In petri dish B there was no noticeable overall increase in enzymatic activity as the concentration of a-amylase increased. A standard curve was plotted to connect the ring diameters measurements of the well samples 2 - 6. (See Graph #2; Table #2).
Calculations
Conversion of Concentrations (Petri Dish A)
Saliva (Well #8)
Initial Concentration: 8.0mg/ 0.05ml
8.0mg/ 0.05ml = X mg/ 1ml
8.0mg * 1ml = X * 0.05ml
160mg = X
Converted Concentration: 160mg/ ml
Pancreatic Standard Extract (Well #9)
Initial Concentration: 80mg/ 0.05ml
80mg/ 0.05ml = X mg/ 1ml
80mg * 1ml = X * 0.05ml
1600mg = X
Converted Concentration: 1600mg/ ml
Pancreatic Extract from Experiment 1 (Well #7)
Initial Concentration: 1000mg/ 0.05ml
1000mg/ 0.05ml= X mg/ 1ml
1000mg * 1ml = X * 0.05ml
20000mg = X
Converted Concentration: 20000mg/ ml
Discussion
In analyzing the results of petri dish A, well samples 2 - 6 clearly support the initial hypothesis that enzymatic activity will increase as a function of increased a-amylase concentration. For well #1 the agar gel buffer served as a control and should have showed no enzymatic activity. However, a ring was indeed detected around the well perhaps indicating that there was some experimental error. Given that the activity of the different amylase concentrations in well samples 2 - 6 met with the original hypothesis it seems unlikely that there was something wrong with the agar gel itself. Contamination of the agar gel buffer either by means of tools used or by leaking from an adjacent well in the same petri dish may be the reason for the apparent enzymatic activity. In well #7 the Pancreatic enzyme from Experiment #1 showed unusually high enzymatic activity in comparison to the Pancreatic Standard enzyme in well #9. Reasons for this may include the fact that in preparing the enzyme the solution was hand shaken as opposed to be centrifuged. Use of this alternative technique may have inadvertently left fragments of the original enzymatic powder either undissolved or less dissolved than what would be considered ideal. This would in turn result in a solution that would be significantly more concentrated in certain parts and thus would manifest itself by showing a higher degree of enzymatic activity. The ring diameters for both the Pancreatic extract from Experiment #1 and the Pancreatic Standard Extract were plotted against the standard curve and then converted to a concentration in mg/ ml. (See Calculations) In well #8 the saliva showed signs of enzymatic activity. The ring diameter was plotted against the standard curve generated by well samples 2 - 6 and an a-amylase concentration of 8.0mg/ 0.05ml or 160mg/ ml was determined.

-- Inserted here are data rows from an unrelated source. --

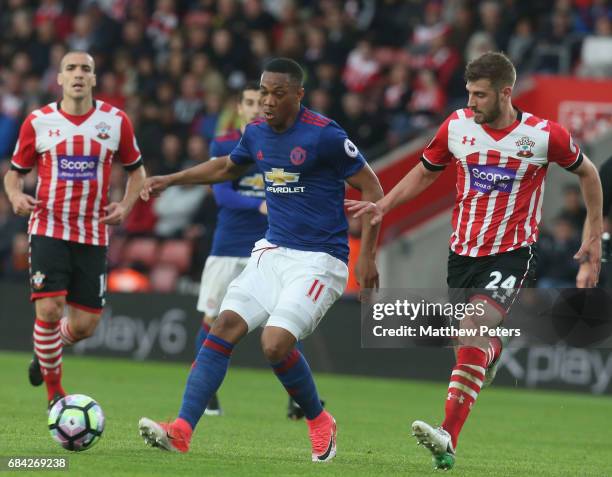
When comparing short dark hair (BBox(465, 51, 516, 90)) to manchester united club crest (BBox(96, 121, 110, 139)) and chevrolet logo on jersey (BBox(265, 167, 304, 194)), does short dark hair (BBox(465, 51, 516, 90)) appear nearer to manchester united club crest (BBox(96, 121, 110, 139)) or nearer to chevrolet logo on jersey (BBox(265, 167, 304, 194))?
chevrolet logo on jersey (BBox(265, 167, 304, 194))

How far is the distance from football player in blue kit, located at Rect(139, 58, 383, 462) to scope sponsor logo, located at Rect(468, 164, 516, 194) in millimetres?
680

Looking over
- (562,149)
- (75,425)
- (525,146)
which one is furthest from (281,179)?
(75,425)

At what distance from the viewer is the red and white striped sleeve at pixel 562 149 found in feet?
25.6

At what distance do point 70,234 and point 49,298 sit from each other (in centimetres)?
49

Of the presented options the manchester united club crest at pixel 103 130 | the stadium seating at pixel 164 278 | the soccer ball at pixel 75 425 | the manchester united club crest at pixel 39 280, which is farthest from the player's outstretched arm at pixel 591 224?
the stadium seating at pixel 164 278

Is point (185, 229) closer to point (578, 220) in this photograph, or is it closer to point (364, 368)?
point (364, 368)

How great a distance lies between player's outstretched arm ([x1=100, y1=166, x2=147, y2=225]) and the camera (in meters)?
9.09

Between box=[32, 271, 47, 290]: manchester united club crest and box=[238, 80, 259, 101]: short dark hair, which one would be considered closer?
box=[32, 271, 47, 290]: manchester united club crest

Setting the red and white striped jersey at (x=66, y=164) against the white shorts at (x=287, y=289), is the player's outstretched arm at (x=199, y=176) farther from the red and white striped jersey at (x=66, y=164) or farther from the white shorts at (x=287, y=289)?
the red and white striped jersey at (x=66, y=164)

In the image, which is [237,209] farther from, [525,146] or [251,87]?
[525,146]

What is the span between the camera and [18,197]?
9.34 meters

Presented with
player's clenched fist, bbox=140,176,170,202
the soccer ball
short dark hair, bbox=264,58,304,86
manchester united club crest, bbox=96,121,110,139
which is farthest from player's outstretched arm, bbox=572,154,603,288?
manchester united club crest, bbox=96,121,110,139

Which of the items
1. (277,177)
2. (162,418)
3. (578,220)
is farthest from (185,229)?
(277,177)

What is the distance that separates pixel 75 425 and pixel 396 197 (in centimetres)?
222
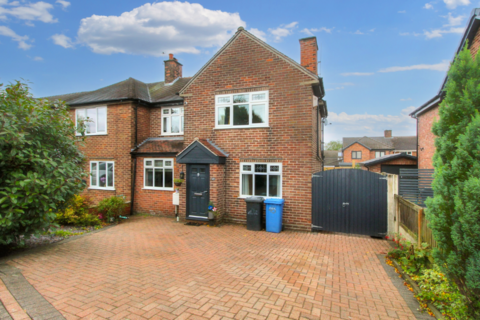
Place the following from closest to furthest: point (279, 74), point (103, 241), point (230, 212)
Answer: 1. point (103, 241)
2. point (279, 74)
3. point (230, 212)

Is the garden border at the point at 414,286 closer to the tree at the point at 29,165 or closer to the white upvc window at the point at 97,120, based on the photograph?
the tree at the point at 29,165

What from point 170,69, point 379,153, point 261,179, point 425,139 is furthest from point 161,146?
point 379,153

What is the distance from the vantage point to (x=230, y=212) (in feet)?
33.2

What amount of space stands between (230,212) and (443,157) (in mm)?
7504

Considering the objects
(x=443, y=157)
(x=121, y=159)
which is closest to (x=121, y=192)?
(x=121, y=159)

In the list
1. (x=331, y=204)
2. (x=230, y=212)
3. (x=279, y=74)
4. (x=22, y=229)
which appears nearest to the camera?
(x=22, y=229)

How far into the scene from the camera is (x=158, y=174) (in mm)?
12172

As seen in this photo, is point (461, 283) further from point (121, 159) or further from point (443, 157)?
point (121, 159)

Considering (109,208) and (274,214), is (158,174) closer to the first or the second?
(109,208)

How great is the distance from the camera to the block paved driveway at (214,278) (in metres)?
3.89

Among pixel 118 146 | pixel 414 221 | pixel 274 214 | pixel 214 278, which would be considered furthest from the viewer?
pixel 118 146

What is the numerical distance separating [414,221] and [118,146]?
12.2 m

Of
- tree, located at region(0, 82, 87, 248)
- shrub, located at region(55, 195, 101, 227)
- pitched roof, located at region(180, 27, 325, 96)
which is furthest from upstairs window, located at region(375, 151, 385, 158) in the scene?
tree, located at region(0, 82, 87, 248)

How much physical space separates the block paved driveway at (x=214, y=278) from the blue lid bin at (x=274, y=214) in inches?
29.7
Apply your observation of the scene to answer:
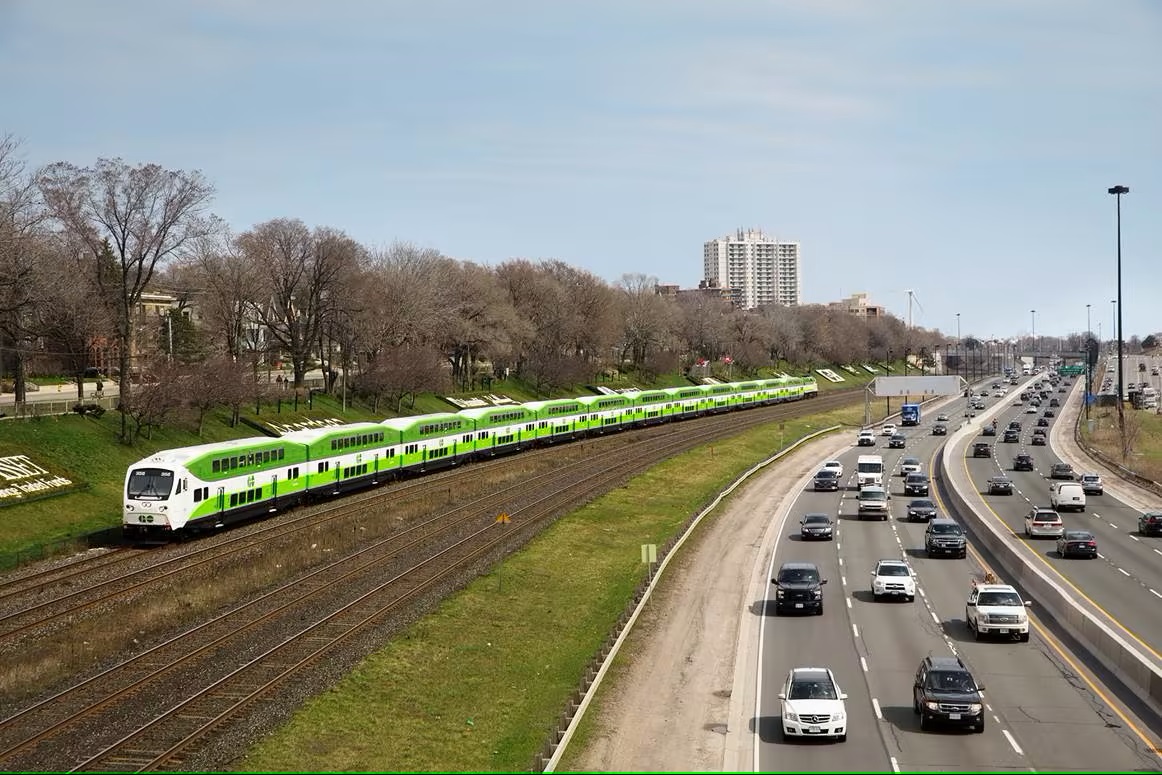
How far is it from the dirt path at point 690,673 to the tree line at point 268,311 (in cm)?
3522

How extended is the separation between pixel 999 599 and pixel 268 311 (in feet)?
270

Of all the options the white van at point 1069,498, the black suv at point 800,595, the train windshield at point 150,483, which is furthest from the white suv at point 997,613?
the white van at point 1069,498

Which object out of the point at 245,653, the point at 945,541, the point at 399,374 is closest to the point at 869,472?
the point at 945,541

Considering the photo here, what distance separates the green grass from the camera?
23594 mm

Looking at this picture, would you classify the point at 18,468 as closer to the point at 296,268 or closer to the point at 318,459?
the point at 318,459

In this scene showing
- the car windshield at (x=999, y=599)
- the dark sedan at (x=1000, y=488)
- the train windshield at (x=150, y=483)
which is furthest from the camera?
the dark sedan at (x=1000, y=488)

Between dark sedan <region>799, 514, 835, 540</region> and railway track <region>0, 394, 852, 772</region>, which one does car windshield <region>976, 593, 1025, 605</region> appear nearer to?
railway track <region>0, 394, 852, 772</region>

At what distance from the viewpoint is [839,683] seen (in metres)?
28.2

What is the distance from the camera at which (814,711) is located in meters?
23.5

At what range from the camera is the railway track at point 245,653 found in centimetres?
2347

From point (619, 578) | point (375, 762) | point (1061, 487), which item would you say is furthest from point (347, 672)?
point (1061, 487)

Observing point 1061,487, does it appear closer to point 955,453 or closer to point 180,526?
point 955,453

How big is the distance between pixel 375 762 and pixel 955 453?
81.9 m

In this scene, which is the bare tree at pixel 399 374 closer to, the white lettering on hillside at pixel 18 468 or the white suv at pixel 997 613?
the white lettering on hillside at pixel 18 468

In analyzing petri dish B, well samples #2 - 6 did not support the initial hypothesis that enzymatic activity will increase as a function of increased a-amylase concentration. Reasons for this may include cross contamination of the wells by the tools used or experimental error in preparing the agar gel solution. For well # 1 enzymatic activity was once again detected. Reasons for this may include those mentioned in analyzing petri dish A. In well #7 the Pancreatic enzyme from Experiment #1 showed normal enzymatic activity in comparison to the Pancreatic Standard enzyme in well #9. For well # 8 the saliva showed signs of enzymatic activity just as in petri dish A. However, because of the abnormal standard curve generated by well samples 2 - 6 the concentration for both the Pancreatic extracts and the saliva solutions could not be determined from the graph.

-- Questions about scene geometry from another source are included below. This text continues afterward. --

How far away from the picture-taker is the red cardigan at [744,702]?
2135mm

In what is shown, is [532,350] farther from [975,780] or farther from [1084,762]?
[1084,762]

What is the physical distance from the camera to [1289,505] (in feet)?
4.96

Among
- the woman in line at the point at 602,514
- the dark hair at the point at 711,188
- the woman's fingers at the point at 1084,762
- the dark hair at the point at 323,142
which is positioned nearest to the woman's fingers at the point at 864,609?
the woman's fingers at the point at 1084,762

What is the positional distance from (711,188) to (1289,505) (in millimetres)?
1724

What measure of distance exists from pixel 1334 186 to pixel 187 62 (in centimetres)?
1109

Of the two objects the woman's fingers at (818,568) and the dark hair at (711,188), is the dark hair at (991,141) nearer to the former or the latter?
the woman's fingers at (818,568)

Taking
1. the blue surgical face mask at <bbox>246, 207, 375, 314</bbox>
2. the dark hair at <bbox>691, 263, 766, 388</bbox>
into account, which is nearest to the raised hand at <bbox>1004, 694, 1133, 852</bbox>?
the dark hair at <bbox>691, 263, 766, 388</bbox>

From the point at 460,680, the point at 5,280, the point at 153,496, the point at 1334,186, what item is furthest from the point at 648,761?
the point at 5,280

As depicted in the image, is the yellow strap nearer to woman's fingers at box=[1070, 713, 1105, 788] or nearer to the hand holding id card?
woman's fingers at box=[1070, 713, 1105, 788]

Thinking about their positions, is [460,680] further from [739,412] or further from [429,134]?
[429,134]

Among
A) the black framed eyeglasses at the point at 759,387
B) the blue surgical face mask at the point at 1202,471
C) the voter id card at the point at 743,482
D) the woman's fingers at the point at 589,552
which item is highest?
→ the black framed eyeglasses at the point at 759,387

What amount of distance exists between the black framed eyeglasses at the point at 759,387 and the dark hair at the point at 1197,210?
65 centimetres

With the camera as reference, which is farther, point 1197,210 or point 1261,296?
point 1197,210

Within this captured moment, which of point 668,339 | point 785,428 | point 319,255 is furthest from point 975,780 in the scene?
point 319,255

In conclusion, this experiment showed that the enzyme a-amylase
was effective at degrading starch in an agar gel. As demonstrated
with the results from petri dish A the amount of enzymatic activity
increases with the concentration of a-amylase. A comparison of
class data and more experimentation following the procedure outlined
is recommended for more conclusive results.